Spatial relation data:
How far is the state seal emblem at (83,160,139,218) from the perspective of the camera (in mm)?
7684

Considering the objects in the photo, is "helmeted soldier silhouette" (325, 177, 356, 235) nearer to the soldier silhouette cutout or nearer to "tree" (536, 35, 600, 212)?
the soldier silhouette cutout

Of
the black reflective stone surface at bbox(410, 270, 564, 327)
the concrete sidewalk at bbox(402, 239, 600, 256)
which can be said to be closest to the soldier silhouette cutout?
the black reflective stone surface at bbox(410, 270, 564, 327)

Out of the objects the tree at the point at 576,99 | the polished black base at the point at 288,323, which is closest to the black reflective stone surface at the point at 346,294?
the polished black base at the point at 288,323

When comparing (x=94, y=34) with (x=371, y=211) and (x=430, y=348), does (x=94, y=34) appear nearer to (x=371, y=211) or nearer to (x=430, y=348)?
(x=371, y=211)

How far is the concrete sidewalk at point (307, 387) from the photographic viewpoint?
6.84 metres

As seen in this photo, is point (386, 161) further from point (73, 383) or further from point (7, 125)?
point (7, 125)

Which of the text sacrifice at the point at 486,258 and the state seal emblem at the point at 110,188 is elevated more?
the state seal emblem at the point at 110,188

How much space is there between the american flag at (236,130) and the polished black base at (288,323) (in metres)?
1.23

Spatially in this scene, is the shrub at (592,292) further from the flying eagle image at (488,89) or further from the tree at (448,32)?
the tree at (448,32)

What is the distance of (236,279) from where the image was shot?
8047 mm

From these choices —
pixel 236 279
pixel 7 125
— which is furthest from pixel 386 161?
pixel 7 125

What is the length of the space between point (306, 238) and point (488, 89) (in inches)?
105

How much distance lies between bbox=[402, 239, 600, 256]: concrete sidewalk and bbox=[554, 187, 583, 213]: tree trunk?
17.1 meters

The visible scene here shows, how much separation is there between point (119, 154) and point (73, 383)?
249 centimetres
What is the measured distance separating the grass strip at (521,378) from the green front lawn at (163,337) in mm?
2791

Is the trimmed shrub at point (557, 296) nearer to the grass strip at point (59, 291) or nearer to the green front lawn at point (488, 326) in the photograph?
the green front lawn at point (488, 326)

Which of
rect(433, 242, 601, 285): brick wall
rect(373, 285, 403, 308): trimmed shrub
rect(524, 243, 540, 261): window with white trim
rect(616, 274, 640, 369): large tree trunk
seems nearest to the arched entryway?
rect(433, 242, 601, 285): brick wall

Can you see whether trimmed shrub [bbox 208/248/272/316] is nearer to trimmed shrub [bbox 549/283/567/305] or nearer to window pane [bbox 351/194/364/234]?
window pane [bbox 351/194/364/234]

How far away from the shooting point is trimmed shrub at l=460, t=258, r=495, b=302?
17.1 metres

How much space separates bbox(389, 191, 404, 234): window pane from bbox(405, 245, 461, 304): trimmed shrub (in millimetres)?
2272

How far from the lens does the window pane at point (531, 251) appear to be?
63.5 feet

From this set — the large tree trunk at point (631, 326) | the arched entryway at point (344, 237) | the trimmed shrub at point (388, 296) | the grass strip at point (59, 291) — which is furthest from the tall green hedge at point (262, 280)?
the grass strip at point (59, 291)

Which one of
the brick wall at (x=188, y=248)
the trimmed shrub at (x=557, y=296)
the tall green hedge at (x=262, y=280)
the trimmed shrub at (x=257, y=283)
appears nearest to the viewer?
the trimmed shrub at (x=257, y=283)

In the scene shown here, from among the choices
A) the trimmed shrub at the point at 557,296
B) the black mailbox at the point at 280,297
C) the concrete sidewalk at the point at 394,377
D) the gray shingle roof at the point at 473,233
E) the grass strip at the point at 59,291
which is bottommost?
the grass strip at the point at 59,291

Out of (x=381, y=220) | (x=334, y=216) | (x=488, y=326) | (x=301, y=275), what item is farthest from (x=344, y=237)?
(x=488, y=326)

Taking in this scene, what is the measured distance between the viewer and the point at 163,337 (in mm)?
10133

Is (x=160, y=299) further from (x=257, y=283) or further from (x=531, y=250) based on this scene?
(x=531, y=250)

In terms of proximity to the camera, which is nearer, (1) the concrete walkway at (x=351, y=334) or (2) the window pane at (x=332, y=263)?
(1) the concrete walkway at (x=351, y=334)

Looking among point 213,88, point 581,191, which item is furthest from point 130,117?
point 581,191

--

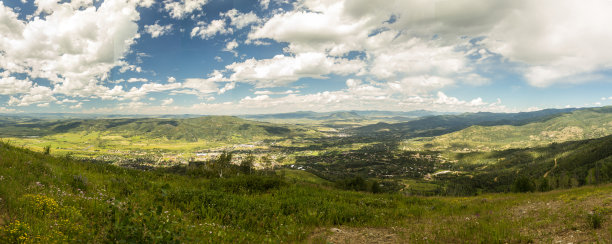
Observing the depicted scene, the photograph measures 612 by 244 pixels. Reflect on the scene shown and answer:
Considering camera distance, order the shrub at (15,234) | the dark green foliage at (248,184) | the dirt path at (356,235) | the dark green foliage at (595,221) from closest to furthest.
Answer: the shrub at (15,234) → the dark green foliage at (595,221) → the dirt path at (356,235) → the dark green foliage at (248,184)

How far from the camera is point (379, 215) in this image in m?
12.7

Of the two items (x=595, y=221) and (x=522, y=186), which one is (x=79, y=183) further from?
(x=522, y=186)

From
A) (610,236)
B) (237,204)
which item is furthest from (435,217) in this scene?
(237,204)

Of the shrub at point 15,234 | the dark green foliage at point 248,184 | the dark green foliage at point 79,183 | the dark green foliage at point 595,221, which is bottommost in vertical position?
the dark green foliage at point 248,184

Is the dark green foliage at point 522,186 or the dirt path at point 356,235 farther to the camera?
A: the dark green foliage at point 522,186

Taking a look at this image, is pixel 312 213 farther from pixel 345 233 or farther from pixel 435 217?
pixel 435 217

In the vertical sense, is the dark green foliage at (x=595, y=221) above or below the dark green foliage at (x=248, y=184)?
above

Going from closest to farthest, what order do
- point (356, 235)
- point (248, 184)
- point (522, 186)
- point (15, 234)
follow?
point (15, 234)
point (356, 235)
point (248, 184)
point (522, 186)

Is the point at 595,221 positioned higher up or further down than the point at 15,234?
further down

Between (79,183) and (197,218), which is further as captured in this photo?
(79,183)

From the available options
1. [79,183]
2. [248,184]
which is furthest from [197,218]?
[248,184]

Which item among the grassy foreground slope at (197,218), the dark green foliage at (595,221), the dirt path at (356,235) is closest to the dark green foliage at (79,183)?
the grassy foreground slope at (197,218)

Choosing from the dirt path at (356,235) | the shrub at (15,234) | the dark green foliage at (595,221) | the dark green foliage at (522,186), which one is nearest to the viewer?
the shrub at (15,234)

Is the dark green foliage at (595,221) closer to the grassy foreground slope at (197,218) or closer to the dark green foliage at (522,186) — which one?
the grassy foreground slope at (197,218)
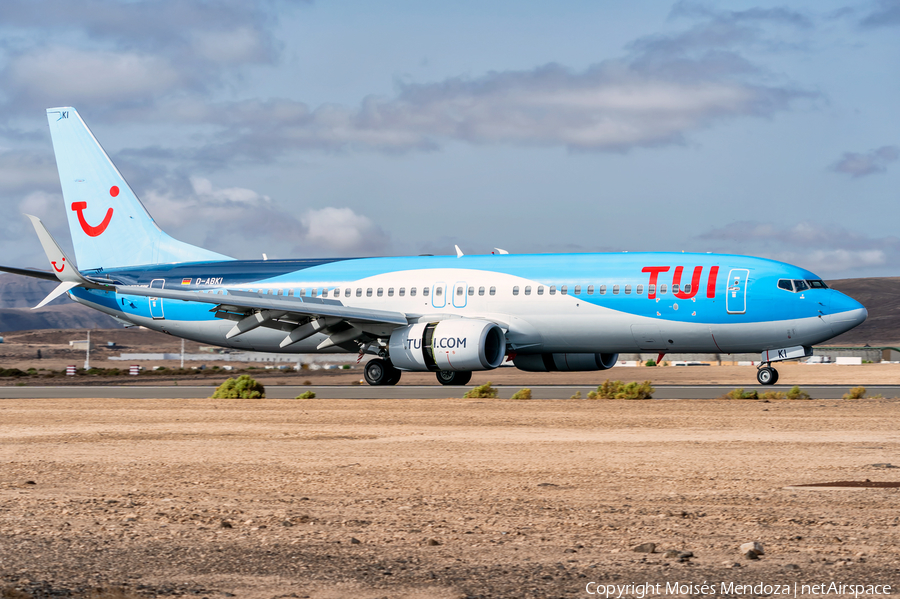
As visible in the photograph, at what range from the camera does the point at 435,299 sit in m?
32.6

» **Goal**:
Show every line of the material above that contains the word "bottommost", copying each one.

» **Result of this exercise**:
which is bottommost?
Of the shrub at point 15,234 | the dark green foliage at point 248,184 | the dark green foliage at point 79,183 | the dark green foliage at point 595,221, which is bottommost in vertical position?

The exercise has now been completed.